I think it’s just marvelous that people running for elected office are using new media to announce their candidacy, because I much prefer the comfort of my own home and my own laptop to standing on the tracks while some old man shouts over patriotic bunting from the observation deck of a train.
Recently, the very attractive/boring Scott Wiener announced his candidacy for District 8 Supervisor on You Tube. During Scott’s 6 minute masterpiece, he stands in front of the “Ethics Commission” and tells us about himself. Maybe he should have stood in front of the “Film Commission” because his video sucks.
Let’s ignore the fact that Scott is standing in an administrative building hallway being filmed by what appears to be a hand held camera with appalling sound and the lighting of a Kohl’s dressing room. But why, dear God, is he standing next to a working elevator?
I feel for the poor soul who emerges of the 7th Floor only to find the “Scott Weiner 2011” team creating their cinematic masterpiece.
I do enjoy however, that the elevator bell keeps going off as he lists certain neighborhoods. I wonder if it was planned that when Scott mentioned “The Castro” the elevator sassed, “Ding!”
I’ve met Scott Wiener approximately 564 times and every time he stares over me, says “nice to meet you” and goes to talk to someone else. Yeah, he’s one of those. I’ve met him at Orson, I’ve met him at deathly DCCC events, I’ve met him at Pride(s). I’ve even greeted him at the front door of my beloved Brians’ Christmas Party, to which he offered a mere head nod.
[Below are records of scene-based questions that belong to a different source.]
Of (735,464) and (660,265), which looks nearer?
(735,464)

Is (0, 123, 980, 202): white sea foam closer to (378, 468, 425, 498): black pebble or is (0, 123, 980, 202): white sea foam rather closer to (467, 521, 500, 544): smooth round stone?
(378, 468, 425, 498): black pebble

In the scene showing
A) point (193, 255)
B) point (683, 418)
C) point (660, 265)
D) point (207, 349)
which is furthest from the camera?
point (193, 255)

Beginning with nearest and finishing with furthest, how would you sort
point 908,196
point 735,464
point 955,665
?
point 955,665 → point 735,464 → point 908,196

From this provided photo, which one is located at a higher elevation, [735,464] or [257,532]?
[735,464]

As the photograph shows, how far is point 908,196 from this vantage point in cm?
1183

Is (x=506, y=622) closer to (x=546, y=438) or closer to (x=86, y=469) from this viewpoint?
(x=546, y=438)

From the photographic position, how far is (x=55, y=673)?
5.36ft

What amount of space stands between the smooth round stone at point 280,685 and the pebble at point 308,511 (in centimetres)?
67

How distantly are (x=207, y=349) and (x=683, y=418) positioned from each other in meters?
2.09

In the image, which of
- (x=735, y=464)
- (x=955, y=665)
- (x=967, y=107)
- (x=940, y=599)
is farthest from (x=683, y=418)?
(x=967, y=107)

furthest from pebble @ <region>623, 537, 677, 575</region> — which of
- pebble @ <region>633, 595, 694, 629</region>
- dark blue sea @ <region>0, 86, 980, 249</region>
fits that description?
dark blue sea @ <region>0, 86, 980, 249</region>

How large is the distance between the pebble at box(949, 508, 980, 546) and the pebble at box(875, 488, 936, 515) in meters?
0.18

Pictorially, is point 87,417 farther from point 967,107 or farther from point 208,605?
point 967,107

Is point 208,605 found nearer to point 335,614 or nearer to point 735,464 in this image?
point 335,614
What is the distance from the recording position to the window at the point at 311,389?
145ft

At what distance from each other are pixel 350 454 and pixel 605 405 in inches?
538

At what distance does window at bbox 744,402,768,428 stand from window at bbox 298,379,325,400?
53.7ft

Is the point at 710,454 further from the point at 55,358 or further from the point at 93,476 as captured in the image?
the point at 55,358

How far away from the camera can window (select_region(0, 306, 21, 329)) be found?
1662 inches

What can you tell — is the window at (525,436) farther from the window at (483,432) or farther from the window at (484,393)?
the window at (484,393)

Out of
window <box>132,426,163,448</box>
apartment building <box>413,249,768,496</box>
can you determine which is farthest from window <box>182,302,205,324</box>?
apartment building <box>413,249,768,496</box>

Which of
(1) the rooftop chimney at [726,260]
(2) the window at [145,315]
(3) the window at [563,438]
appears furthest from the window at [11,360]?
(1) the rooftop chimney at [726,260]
“Did Scott Wiener just stroll past us?” I asked my dearest friend and co-greeter, Melissa. “How many times do I have to shake that man’s hand before I get a glimpse of recognition?”
The Brians, whose names Scott knows, assure me he’s really a good guy but it’s kinda tough to get behind a candidate that finds one so goddamn forgettable. Especially when his You Tube commercials look like an inter-building webisode about office kitchen etiquette.
Although what the hell do I know, other than who I’ve met before and who I haven’t. If I was producing Scott’s election video, I would’ve had him in a hot dog costume running around District 8’s Castro Street screaming, “Who wants Wiener!?!?!”